§ Passage to read
****************************************
Q.5 Conclusions, rephrase “a better understanding of opioid signaling modulation is relevant in order to avoid, or at least to control, the adverse effects ...” since “understanding” cannot “avoid”

A.5 We agree with the Reviewer that the terms “understanding” and “avoid” in the same sentence could be misleading for the readers. In this view, we modified the sentence accordingly (see pag 9 in the revised version of the Manuscript, paragraph 5 “Conclusions”).

Reviewer 2 Report

The authors seem to discuss the role of UPS machinery in the opioid signaling. They argue the role of ubiquitination on opioid receptors. Their discussion is a little confusing. It would be better to discriminate ubiquitination for internalization of  cell surface receptors targeted to lysosomal degradation from ubiquitination for proteasomal degradation. Proteasomal degradation of signaling molecules related to cell surface receptors may affect the function of receptors. However, it is unclear whether proteasome complex may involve directly the function of opioid receptors after those receptors express on the cell surface. It is also unclear whether proteasomal complex may involve directly the degradation of opioid receptors after those receptors express on the cell surface. Proteasomal degradation is a ubiquitous mechanism in all proteins within a cell and in all types of cells in a body. Inhibitors for proteasomal degradation may have various functions including severe adverse effects on a body.

Author Response

Reviewer #2

Q.1 The authors seem to discuss the role of UPS machinery in the opioid signaling. They argue the role of ubiquitination on opioid receptors. Their discussion is a little confusing. It would be better to discriminate ubiquitination for internalization of cell surface receptors targeted to lysosomal degradation from ubiquitination for proteasomal degradation. Proteasomal degradation of signaling molecules related to cell surface receptors may affect the function of receptors. However, it is unclear whether proteasome complex may involve directly the function of opioid receptors after those receptors express on the cell surface. It is also unclear whether proteasomal complex may involve directly the degradation of opioid receptors after those receptors express on the cell surface. Proteasomal degradation is a ubiquitous mechanism in all proteins within a cell and in all types of cells in a body. Inhibitors for proteasomal degradation may have various functions including severe adverse effects on a body.
****************************************
§ Recorded data
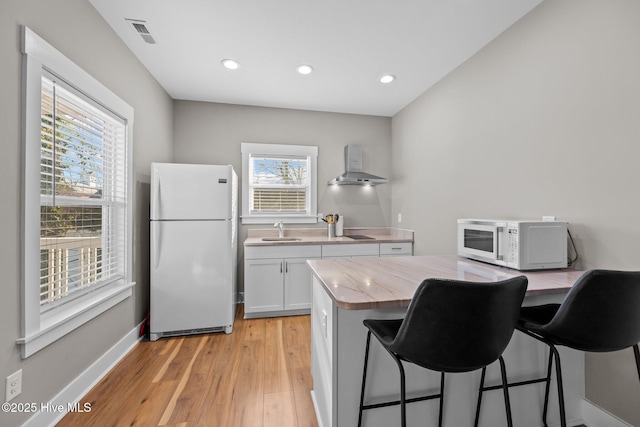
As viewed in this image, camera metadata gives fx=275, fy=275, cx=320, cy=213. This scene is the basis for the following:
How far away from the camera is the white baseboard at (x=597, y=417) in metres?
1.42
****************************************
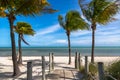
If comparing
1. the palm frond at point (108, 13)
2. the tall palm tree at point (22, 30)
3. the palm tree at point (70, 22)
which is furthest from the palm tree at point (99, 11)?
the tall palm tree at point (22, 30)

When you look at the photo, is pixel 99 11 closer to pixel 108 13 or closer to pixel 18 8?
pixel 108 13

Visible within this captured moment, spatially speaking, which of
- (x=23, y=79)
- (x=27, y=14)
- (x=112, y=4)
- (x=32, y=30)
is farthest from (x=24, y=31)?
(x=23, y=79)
****************************************
§ List of tasks
**a)** In the review correspondence, where in the revised manuscript did the authors change the sentence from the Conclusions?
**b)** Go on with the review correspondence, beginning right after its last paragraph.

§ Numbered answers
**a)** On page 9, in paragraph 5, "Conclusions."

**b)**
A.1 We understand the reasons generating these comments that are also due to the few information still available about the opioid receptor ubiquitination process. Nevertheless, the cited experimental evidence points to an involvement of proteasome activity in different opioid-mediated responses. We agree with the Reviewer that clarifying the role of ubiquitination in internalization and degradation processes is fundamental; however currently available evidence do not allow drawing a satisfactorily clear picture. Indeed, as we reported in the Manuscript, different authors do not specify the degree of ubiquitination evaluated in their experiments and this fact makes it difficult to clarify the role of proteasomal degradation in the modulation of signaling mediated by opioid receptors activation. We suggest that the effects evoked by preoteasome inhibitors, including the reduction of the development of analgesic tolerance and the modulation of addictive behavior, could involve the proteasomal degradation process. Certainly, we are aware that this kind of pharmacological approach is not free of adverse effects; however a better understanding of the interplay between endogenous opioid system and proteasome complex could prove to be useful in the control of these pathological conditions.

In the revised version of the text, we made some changes to improve the readability of the Manuscript.

Round  2

Reviewer 2 Report

The revised manuscript is ready to accept.